Though Pickens used a pair of late-race restarts to try and get back past the Monster Energy NASCAR Cup Series star, Larson powered to a nearly two-second margin in the end for his second-straight NOS Energy Drink USAC National Midget Series victory.
After the race, smiles and a handshake on the frontstretch were exchanged between the two, with both quick to acknowledge the other’s driving prowess and both stoked about their entertaining battle.
“He doesn’t get to race a whole bunch, and certainly not in the States, but he’s one of the top five midget drivers in the world in my eyes,” Larson said of Pickens. “It’s always fun to get to see him and race him when he comes out to the States, and when I get to go to New Zealand and race him it’s always a blast. He’s aggressive, but I can trust him and when you get us out there we usually put on a show.”
“I gave it everything; I left nothing on the table, and you can’t when you’re racing Kyle,” Pickens added. “I came back to the pits and told my guys, ‘There was nothing left from my end.’ I’ll always drive the hell out of it. It was just a tough deal. Kyle runs every lap perfect, and you have to do the same to beat him. … Just to be racing with someone of his stature, he’s a superhero in the motorsport world and to race alongside him is pretty cool. I’ve beat him a few times, but he’s winning a lot out west right now.”
Larson, when reminded of his many duels with Pickens at Western Springs, lit up as he talked about the New Zealand track and his memories of racing there through the years.

_Data segment_.
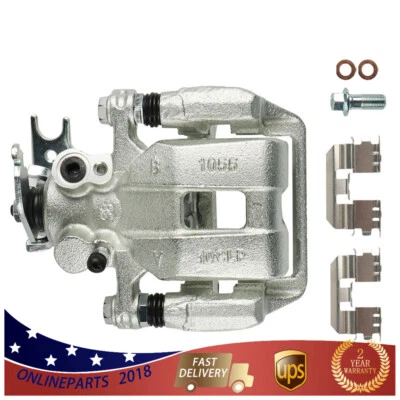 Pinza de freno trasera izquierda para Acura TSX 2009-2014 con soporte Foto 1 de 4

_Task requirements_.
1/ List every place named in the race report about Larson and Pickens.
2/ Pick up the race report about Larson and Pickens after its final sentence and carry it forward.

_Task-by-task outputs_.
1/ the States, New Zealand, Western Springs

2/
“I was sitting there under red thinking about it, and even the grandstands (at Bakersfield) kind of reminded me of Western Springs, with the way they kind of wrap around the track,” Larson said. “It’s a cool place … a different surface, but a similar size to Western Springs and it races pretty similar.
“Battling Michael, who’s from New Zealand, made it really feel like what it probably will a month from now when we’re down there racing him. It was fun.”
For Pickens, his joy came from helping RMS Racing – owned by Dave and Matt Estep – build their program from “virtually nothing” to a contending operation in barely a year’s time.
And yes, going toe to toe with a driver he called “one of the best in the world” was part of it, too.
“I think this time last year, the Esteps didn’t own a single car, a trailer … nothing, and now there’s a hell of a lot of potential here,” Pickens noted. “From where they were to where they are now is a credit to them. They’ve worked their asses off and that win for them is coming, we can feel it, but to take a team like this that’s fought so hard to get here and race a guy like Kyle is incredibly gratifying.
“We’re really proud of this one and hope to get one spot more here sooner than later.”
Larson and Pickens will have one more chance to battle it out in the United States this year during Thursday’s 79th running of the Turkey Night Grand Prix at Ventura (Calif.) Raceway.
It’s a race Larson has won twice, in 2012 and 2016, while Pickens is seeking his first Turkey Night crown.
And chances are, if that battle does materialize again, fans will see the same respect and passion on display at the beachside oval that they’ve seen multiple times previously.
“It’s just a product of knowing how we can race each other and trusting each other’s moves,” Larson noted. “It’s really enjoyable to be able to race other drivers that way.”